Das wirklich Gemeine dabei ist, dass hier offensichtlich Jesu zugeschriebene Eigenschaften auf eine Figur transferiert werden, die kaum im Sinne Jesu damit umgeht, vielmehr im Sinne der amerikanischen Moral: Im Geiste der Gerechtigkeit darf man vorsätzlich Morde begehen, was gleich in zweierlei Weise zum Ausdruck kommt: Sowohl in in Coffeys Selbstjustiz als auch im stilisierten Kompetenztransfer. Diese Instrumentalisierung im Interesse eigenen Moralvorstellung kann nur als pervers bezeichnet werden. Schlimm dabei ist weniger die eigentliche Moralvorstellung, die kann diskutiert werden, schlimm ist vielmehr, wie die Rechtfertigung im Film dafür aussieht, wie sie vermittelt wird.
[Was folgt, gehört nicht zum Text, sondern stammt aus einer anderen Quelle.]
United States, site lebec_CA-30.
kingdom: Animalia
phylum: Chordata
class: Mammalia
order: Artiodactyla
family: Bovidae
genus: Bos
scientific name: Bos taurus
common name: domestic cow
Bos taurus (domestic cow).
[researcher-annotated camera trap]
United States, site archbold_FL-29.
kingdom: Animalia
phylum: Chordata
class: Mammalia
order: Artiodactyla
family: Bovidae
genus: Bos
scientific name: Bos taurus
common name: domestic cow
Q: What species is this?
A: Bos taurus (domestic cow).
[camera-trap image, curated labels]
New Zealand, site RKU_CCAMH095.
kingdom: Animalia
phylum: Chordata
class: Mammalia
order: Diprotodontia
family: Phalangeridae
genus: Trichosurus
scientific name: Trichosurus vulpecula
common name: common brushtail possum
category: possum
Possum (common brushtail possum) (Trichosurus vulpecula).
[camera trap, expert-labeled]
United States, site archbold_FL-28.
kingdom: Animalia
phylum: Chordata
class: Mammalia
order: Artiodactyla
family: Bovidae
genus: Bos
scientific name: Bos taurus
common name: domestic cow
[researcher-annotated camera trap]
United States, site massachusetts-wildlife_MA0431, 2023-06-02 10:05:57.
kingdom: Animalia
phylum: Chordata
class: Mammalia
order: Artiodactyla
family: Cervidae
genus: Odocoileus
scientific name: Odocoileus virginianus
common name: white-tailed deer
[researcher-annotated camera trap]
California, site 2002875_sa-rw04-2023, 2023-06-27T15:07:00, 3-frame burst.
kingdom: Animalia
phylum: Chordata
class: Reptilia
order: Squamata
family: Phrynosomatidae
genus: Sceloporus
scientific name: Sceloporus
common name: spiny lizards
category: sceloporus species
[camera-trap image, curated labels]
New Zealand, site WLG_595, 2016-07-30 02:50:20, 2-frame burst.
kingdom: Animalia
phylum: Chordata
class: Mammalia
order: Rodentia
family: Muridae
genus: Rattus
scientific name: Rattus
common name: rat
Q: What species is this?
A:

In diesem fahlem Licht betrachtet bleibt eigentlich nichts mehr, was den Film auszeichnet, und vieles, was ihn enorm zweifelhaft, wenn nicht sogar verwerflich erscheinen lässt. Unangemssene Unterhaltungselemente, ernste Thematik, paranormale Erscheinungen und verschachtelte, doppelbödige Moral ergeben eine Mischung, die jeden guten Ansatz völlig erstickt.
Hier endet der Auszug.